1943 - The Beginning:
- Warren McCulloch & Walter Pitts created the first mathematical model of a neuron
- Called the "McCulloch-Pitts (MCP) neuron"
- Simple binary threshold model (output 0 or 1)
- Foundation for all future neural networks
1949 - Learning Rule:
- Donald Hebb proposed Hebbian learning
- "Cells that fire together, wire together"
- First learning algorithm for neural networks
- Still used today in various forms
1958 - Perceptron:
- Frank Rosenblatt invented the Perceptron
- First neural network that could learn from examples
- Could classify patterns automatically
- Hardware implementation (Mark I Perceptron)
1969 - First AI Winter:
- Minsky & Papert showed limitations of perceptrons
- Couldn't solve XOR problem (not linearly separable)
- Research funding decreased significantly
- Neural network research slowed down
1974-1986 - Backpropagation Era:
- Paul Werbos (1974) invented backpropagation
- Rumelhart, Hinton & Williams (1986) popularized it
- Solved the XOR problem using hidden layers
- Multilayer networks became possible
1990s - Practical Applications:
- Neural networks used in real-world applications
- Handwriting recognition (ZIP code reading)
- Speech recognition systems
- Financial forecasting
1998 - Convolutional Neural Networks:
- Yann LeCun developed LeNet
- Used for digit recognition
- Foundation for modern computer vision
2006 - Deep Learning Revolution:
- Geoffrey Hinton introduced "Deep Learning"

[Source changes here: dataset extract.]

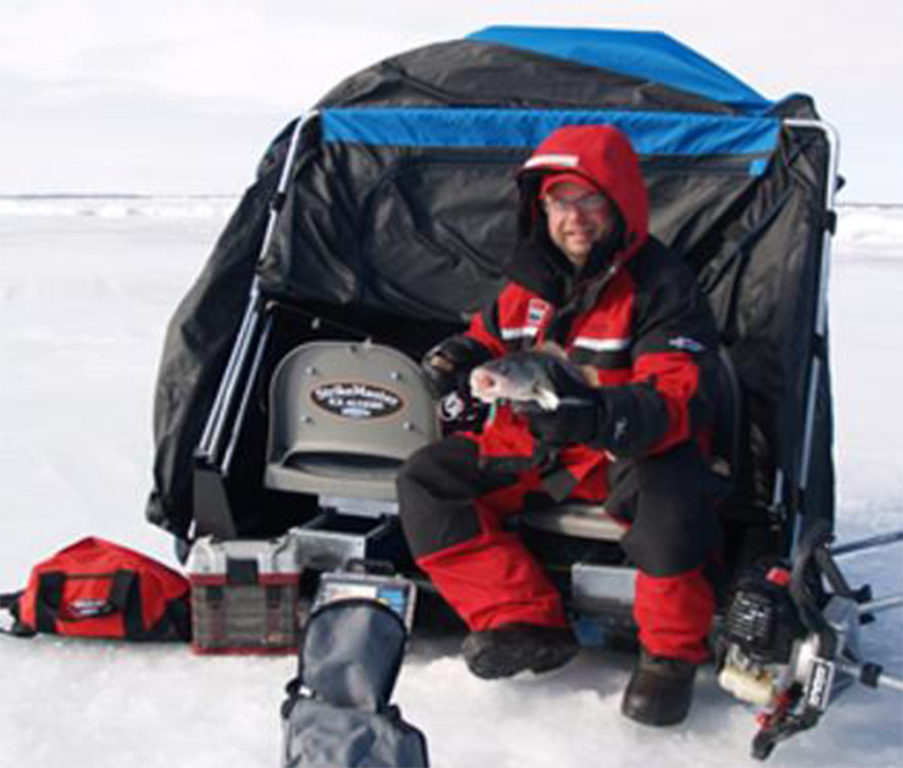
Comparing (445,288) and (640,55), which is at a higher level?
(640,55)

- Better training methods for deep networks
- Layer-by-layer pre-training
- Renewed interest in neural networks
2012 - ImageNet Breakthrough:
- AlexNet won ImageNet competition
- Deep learning proved superior to traditional methods
- Started the modern AI boom
- GPUs made training faster
2014-Present - Modern Era:
- Generative Adversarial Networks (GANs)
- Transformers (BERT, GPT)
- AlphaGo defeated world champion
- ChatGPT and modern AI applications
Why Evolution Matters:
Understanding this evolution helps us appreciate:
- Why certain architectures exist
- How problems were solved over time
- Current limitations and future directions
- The iterative nature of scientific progress
Section 2: Activation Functions
2.1 What are Activation Functions?
PYQ: What are activation functions in artificial neural networks? Explain their role and importance with examples of threshold, sigmoid and tanh functions. (2024, 15 marks)

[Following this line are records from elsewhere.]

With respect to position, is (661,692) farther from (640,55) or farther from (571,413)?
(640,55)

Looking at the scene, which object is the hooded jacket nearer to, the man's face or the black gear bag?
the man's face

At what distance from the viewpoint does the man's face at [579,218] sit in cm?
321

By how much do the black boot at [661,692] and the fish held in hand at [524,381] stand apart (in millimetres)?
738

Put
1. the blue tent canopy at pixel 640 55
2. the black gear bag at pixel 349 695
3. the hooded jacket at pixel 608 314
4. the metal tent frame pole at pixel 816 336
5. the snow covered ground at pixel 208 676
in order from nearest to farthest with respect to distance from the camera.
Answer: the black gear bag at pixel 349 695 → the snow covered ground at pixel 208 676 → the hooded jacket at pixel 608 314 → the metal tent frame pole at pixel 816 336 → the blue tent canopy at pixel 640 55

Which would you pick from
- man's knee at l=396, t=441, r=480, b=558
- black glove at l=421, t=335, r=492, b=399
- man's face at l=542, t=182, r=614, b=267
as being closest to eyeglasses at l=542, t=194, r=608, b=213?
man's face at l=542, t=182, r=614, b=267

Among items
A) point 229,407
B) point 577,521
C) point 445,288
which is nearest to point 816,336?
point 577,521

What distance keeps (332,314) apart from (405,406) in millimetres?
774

PYQ: What is Activation Function? Why it is used? Give different types of activation function in detail. (2022, 15 marks)

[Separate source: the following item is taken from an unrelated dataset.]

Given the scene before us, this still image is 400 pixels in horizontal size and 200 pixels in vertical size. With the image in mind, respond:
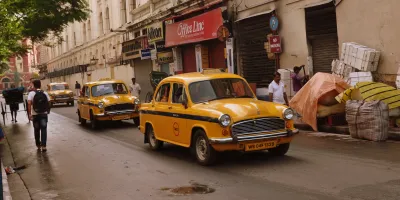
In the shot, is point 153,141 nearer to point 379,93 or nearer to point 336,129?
point 336,129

PYQ: Define Activation function (2023, 2.5 marks)
Definition:
An Activation Function is a mathematical function that determines whether a neuron should be activated (fire) or not based on the weighted sum of its inputs. It introduces non-linearity into the neural network, allowing it to learn complex patterns.
Simple Explanation:
Think of an activation function as a decision-maker. After a neuron receives and adds up all its inputs, the activation function decides what output to produce.
Why Do We Need Activation Functions?
1. Introduce Non-Linearity:
- Real-world problems are complex and non-linear
- Without activation functions, neural networks would just be linear combinations
- No matter how many layers, without activation functions = just one linear layer
- Non-linearity allows learning complex patterns
2. Control Output Range:
- Keeps output values in a specific range (e.g., 0 to 1)
- Prevents values from becoming too large or too small
- Makes training more stable
3. Enable Decision Making:
- Decides which neurons should activate
- Mimics biological neuron behavior (fire or not fire)
- Creates meaningful representations
4. Allow Gradient Flow:
- Enables backpropagation (learning algorithm)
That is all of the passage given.